Success At The 49th Covered Bridge Rally

This past weekend the 49th Covered Bridge Rally was held in Fairlee, Vermont.  Ted Goddard who has been the rally master at every Covered Bridge Rally and was once again for this running of the Covered Bridge Rally, was not feeling very well and regrettably had to miss being there on the day of the rally.  The Covered Bridge Rally is one of the more popular time-speed-distance rallies in the northeast USA.

I did not want to miss this rally and I was going to navigate for Gary Hamilton.  On Thursday before the rally Gary contacted me and said that due to health issues he was unable to take part in the rally, but that a fellow at his work, Scott Curtin, always wanted to take part in a rally and that he would be interested in entering the Covered Bridge Rally to see what a rally would be like.  As I wanted to take part in the Covered Bridge Rally, I readily agreed to enter this rally with Scott.

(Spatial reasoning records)
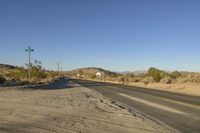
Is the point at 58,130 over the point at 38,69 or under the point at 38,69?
under

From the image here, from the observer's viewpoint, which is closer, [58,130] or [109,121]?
[58,130]

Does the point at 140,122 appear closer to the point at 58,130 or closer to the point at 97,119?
the point at 97,119

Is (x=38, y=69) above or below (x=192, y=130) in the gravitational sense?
above

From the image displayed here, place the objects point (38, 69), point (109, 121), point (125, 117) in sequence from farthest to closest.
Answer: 1. point (38, 69)
2. point (125, 117)
3. point (109, 121)

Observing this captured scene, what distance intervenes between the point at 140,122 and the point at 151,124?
2.17ft

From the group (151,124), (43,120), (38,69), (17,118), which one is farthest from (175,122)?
(38,69)

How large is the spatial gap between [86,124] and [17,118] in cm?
266

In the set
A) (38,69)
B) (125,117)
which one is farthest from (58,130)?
(38,69)

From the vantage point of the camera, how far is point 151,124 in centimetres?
1331

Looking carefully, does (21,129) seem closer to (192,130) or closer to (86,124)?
(86,124)

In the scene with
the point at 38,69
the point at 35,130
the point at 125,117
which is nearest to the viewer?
the point at 35,130

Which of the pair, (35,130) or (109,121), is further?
(109,121)

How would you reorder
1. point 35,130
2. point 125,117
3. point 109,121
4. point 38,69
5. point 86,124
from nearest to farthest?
point 35,130
point 86,124
point 109,121
point 125,117
point 38,69

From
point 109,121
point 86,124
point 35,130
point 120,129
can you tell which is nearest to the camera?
point 35,130
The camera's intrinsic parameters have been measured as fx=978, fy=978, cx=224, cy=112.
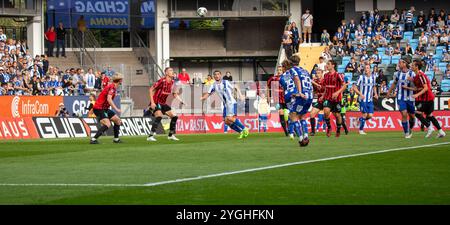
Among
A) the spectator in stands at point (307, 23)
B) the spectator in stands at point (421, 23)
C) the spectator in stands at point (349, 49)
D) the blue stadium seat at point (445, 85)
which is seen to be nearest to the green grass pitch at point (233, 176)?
the blue stadium seat at point (445, 85)

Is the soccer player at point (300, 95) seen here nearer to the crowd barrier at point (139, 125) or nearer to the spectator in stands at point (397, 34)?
the crowd barrier at point (139, 125)

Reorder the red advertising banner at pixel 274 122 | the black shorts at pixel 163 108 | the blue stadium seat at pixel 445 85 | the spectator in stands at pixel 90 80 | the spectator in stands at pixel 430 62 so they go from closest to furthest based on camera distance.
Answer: the black shorts at pixel 163 108
the red advertising banner at pixel 274 122
the blue stadium seat at pixel 445 85
the spectator in stands at pixel 90 80
the spectator in stands at pixel 430 62

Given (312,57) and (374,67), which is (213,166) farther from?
(312,57)

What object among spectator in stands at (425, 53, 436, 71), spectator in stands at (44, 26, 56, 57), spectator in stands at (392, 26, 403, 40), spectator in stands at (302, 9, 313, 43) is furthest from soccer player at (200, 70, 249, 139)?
spectator in stands at (44, 26, 56, 57)

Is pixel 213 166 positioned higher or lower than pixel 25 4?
lower

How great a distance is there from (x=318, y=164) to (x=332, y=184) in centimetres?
332

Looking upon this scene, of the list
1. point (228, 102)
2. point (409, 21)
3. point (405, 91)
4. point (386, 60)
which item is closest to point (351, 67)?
point (386, 60)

Instructions:
A - Answer these questions about the rally report:
(i) In what town and state was the 49th Covered Bridge Rally held?
(ii) What type of rally is the Covered Bridge Rally described as?
(iii) Whom did the narrator agree to enter the rally with?
B - Arrange everything in the listing from the line containing "Is pixel 213" through the end of the listing as a numbered list, leaving out blank lines.

Task-by-task answers:
A -
(i) Fairlee, Vermont
(ii) A time-speed-distance rally
(iii) Scott Curtin

B -
1. Is pixel 213 166 positioned higher or lower than pixel 25 4?
2. lower
3. How great a distance is there from (x=318, y=164) to (x=332, y=184) in centimetres?
4. 332
5. Looking upon this scene, of the list
6. 1. point (228, 102)
7. 2. point (409, 21)
8. 3. point (405, 91)
9. 4. point (386, 60)
10. which item is closest to point (351, 67)?
11. point (386, 60)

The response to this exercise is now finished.